_YOUR TASK:_
Scan the data below for lines holding the word "Vietnam", and copy each line found.

_PROVIDED RECORDS:_

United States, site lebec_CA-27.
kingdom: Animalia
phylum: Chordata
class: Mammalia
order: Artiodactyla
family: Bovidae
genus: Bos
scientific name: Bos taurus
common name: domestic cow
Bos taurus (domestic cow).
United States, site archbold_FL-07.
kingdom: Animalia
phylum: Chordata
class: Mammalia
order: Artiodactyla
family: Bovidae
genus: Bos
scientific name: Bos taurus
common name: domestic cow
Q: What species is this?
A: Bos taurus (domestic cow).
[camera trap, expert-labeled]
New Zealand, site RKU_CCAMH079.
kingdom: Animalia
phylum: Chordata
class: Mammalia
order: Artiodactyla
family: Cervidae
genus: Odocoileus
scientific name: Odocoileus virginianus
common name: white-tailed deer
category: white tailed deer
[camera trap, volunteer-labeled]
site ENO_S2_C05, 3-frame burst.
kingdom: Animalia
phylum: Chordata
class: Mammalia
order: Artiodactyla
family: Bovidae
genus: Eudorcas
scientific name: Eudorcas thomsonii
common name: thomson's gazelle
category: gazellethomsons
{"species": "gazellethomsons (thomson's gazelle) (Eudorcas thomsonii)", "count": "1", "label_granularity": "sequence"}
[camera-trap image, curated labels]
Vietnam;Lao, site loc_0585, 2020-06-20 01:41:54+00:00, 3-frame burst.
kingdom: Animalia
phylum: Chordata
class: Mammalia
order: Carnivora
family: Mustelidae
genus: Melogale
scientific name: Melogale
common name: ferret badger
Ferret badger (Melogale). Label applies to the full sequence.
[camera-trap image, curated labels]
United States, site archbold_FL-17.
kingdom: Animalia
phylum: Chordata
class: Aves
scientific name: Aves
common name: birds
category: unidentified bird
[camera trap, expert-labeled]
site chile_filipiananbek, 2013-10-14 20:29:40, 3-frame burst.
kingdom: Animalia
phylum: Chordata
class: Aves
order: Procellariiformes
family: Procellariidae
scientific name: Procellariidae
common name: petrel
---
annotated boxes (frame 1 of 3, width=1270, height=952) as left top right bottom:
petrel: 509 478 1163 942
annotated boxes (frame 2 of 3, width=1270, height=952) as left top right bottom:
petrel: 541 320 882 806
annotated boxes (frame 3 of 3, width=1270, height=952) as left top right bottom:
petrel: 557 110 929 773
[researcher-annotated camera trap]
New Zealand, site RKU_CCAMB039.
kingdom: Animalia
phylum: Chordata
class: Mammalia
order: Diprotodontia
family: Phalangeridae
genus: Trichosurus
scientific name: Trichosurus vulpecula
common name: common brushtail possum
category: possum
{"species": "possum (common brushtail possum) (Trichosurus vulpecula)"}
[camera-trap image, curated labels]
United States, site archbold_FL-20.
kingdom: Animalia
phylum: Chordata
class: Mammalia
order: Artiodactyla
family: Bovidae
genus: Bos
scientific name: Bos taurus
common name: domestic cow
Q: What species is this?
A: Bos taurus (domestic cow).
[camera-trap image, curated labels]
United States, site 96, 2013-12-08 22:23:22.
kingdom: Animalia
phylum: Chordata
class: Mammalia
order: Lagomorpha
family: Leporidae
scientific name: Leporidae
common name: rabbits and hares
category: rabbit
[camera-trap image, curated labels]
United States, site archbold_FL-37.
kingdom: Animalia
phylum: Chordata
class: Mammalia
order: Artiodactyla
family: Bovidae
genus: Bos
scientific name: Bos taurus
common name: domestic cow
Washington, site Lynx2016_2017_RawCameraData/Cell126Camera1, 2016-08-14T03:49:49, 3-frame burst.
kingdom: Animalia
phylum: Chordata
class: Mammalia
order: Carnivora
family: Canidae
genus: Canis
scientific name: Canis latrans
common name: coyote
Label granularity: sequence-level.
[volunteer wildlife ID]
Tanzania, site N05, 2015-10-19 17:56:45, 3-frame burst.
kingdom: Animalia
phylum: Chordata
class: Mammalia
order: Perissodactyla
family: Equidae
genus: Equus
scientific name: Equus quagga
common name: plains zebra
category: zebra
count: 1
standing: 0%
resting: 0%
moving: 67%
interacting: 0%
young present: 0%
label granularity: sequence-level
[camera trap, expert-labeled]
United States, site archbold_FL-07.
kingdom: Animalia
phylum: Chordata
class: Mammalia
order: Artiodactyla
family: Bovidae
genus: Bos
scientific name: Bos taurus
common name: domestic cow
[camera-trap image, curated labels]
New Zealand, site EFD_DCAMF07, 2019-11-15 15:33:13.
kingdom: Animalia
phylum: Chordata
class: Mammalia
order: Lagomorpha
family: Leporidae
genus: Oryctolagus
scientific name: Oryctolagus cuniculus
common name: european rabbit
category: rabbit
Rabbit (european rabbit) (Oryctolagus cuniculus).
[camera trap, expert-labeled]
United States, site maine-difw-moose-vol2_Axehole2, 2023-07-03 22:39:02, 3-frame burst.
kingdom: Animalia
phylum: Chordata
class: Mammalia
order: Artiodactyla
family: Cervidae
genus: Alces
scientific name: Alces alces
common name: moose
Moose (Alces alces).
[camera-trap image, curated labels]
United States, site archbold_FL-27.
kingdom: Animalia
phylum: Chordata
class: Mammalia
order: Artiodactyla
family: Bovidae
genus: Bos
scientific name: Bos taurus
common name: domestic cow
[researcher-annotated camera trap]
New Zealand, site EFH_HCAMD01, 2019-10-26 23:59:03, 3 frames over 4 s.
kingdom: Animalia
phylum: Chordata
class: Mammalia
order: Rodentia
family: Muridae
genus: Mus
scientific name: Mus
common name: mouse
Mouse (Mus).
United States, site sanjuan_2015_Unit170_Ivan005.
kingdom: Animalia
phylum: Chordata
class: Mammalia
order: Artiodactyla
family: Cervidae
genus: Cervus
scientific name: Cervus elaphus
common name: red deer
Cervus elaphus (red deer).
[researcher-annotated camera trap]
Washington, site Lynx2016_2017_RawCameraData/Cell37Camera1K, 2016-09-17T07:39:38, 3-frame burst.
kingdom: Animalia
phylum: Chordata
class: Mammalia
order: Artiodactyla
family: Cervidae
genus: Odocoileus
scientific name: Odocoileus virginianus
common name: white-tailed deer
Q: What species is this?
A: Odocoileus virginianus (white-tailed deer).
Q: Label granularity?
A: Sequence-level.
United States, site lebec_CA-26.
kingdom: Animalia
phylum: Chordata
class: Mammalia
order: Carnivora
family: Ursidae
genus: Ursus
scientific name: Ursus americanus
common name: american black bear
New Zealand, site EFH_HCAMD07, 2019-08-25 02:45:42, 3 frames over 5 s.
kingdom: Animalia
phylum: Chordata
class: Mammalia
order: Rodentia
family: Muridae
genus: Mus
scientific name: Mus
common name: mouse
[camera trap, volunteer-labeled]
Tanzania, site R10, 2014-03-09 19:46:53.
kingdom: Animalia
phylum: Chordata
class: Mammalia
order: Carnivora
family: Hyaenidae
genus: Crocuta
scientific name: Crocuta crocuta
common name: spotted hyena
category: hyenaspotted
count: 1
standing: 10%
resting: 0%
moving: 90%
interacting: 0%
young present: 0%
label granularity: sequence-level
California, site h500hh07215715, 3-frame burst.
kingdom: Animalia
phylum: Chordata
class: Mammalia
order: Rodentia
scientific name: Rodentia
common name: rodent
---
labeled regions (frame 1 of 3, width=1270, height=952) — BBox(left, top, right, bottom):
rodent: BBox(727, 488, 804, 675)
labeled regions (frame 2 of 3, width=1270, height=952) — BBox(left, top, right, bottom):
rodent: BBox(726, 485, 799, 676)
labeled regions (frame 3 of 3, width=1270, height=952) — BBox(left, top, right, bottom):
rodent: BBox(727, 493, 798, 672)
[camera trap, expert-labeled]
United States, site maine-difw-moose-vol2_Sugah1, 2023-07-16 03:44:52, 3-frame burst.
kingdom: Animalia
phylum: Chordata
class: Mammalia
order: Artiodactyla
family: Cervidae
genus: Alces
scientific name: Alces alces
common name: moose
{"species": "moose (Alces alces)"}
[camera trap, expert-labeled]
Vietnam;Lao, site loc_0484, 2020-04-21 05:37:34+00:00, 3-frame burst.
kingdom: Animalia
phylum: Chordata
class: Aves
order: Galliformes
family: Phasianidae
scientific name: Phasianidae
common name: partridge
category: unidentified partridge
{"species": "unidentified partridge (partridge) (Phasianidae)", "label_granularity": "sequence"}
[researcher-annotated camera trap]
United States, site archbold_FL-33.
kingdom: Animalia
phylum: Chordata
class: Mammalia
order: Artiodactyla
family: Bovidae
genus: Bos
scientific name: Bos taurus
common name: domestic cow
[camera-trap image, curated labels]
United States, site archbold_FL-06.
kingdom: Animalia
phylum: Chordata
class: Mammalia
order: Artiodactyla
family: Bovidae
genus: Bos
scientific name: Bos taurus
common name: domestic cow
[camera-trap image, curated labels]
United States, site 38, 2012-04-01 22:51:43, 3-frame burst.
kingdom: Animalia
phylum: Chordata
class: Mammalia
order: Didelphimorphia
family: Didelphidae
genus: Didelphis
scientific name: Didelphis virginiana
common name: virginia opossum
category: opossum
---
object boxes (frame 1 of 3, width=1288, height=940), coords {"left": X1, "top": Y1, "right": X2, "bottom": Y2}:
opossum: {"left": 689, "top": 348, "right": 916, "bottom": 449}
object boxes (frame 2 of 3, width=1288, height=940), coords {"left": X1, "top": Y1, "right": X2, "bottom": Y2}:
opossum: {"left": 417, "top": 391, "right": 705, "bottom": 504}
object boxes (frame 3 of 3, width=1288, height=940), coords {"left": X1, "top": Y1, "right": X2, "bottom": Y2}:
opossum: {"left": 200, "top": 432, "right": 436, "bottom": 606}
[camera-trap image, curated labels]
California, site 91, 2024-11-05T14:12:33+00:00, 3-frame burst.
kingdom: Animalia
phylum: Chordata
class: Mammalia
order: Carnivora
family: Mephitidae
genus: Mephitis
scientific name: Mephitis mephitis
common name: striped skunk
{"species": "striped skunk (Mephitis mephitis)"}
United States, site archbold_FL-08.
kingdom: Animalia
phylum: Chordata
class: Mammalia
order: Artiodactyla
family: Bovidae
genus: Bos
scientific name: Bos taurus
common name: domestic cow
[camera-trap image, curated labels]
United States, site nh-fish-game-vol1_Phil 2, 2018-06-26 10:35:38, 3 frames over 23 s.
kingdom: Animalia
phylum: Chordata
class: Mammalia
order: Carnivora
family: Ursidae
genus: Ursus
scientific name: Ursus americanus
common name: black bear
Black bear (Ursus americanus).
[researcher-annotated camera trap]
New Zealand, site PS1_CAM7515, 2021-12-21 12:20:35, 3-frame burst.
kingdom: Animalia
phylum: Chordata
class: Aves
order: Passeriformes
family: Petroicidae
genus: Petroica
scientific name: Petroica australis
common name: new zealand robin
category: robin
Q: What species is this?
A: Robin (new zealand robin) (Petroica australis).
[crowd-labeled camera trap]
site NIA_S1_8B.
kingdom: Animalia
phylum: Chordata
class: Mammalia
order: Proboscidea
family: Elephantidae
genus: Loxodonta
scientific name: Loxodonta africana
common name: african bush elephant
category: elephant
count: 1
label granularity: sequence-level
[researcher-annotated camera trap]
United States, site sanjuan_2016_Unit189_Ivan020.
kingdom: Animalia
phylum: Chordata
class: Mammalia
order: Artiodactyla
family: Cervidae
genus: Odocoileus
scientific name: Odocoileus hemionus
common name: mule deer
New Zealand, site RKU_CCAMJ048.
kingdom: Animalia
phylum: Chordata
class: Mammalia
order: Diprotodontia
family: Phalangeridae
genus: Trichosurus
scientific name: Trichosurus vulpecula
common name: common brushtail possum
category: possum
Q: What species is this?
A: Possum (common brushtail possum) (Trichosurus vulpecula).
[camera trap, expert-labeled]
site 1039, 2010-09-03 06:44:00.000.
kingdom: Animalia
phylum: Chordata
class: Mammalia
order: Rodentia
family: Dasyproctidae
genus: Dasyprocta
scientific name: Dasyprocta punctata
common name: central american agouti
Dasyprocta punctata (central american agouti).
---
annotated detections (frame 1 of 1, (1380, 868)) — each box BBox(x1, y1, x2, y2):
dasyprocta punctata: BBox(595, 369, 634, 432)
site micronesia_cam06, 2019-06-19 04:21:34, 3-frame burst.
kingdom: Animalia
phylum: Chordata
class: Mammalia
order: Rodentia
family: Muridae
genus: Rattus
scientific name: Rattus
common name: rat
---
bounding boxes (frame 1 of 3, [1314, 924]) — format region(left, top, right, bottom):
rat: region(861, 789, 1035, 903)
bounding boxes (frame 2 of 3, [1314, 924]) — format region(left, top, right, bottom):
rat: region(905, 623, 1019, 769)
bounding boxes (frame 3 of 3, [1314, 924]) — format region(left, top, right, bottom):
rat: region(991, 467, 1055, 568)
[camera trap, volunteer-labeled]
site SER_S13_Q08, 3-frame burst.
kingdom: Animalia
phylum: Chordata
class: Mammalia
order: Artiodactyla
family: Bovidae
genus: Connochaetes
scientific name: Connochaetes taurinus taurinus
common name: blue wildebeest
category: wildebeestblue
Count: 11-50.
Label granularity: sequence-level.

_RESPONSE TO THIS TASK:_
Vietnam;Lao, site loc_0585, 2020-06-20 01:41:54+00:00, 3-frame burst.
Vietnam;Lao, site loc_0484, 2020-04-21 05:37:34+00:00, 3-frame burst.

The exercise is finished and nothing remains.